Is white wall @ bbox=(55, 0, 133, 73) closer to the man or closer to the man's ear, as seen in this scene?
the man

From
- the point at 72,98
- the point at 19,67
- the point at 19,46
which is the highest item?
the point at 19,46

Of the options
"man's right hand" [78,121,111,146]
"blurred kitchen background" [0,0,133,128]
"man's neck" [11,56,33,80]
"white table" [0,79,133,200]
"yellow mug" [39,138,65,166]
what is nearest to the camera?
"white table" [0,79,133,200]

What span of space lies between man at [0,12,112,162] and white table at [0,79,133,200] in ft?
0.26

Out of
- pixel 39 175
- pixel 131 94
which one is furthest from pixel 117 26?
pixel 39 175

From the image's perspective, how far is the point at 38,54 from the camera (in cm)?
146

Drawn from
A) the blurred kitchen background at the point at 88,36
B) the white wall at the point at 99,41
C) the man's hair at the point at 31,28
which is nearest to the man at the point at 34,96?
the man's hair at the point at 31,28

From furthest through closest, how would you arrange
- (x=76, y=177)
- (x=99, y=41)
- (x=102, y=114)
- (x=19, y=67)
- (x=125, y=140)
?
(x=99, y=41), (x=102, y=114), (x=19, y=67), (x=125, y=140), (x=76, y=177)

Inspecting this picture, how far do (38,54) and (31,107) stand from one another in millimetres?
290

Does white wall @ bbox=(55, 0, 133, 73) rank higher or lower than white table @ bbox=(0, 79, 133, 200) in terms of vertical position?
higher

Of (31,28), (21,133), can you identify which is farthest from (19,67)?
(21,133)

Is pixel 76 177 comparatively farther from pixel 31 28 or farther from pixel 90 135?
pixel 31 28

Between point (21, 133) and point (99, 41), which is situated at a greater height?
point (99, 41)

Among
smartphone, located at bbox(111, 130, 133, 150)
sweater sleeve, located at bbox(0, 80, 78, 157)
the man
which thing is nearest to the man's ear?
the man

###

Rewrite the records from the line containing "From the image's" through the end of the records, both ends included, changing "smartphone" to "mobile phone" and leaving everything else unchanged.

PROBLEM SOLUTION>
From the image's perspective, how far is the point at 38,54 from the camera (in cm)?
146

Drawn from
A) the blurred kitchen background at the point at 88,36
B) the white wall at the point at 99,41
C) the man's hair at the point at 31,28
which is nearest to the man at the point at 34,96?
the man's hair at the point at 31,28

From furthest through closest, how would you arrange
- (x=76, y=177)
- (x=99, y=41)
- (x=102, y=114)
- (x=19, y=67)
- (x=125, y=140)
?
(x=99, y=41), (x=102, y=114), (x=19, y=67), (x=125, y=140), (x=76, y=177)

Inspecting this picture, how far do (38,54) and (31,107) stand from one another in millimetres?
290

Does white wall @ bbox=(55, 0, 133, 73) rank higher or lower than white table @ bbox=(0, 79, 133, 200) in terms of vertical position?
higher

Of (31,28), (21,133), can you identify which is farthest from (19,67)?
(21,133)

Is pixel 76 177 comparatively farther from pixel 31 28 or farther from pixel 90 135?
pixel 31 28

Between point (21, 133) and point (99, 41), which is situated at a greater height?
point (99, 41)

Among
mobile phone, located at bbox(111, 130, 133, 150)
sweater sleeve, located at bbox(0, 80, 78, 157)
the man
which thing is nearest to the man's ear?
the man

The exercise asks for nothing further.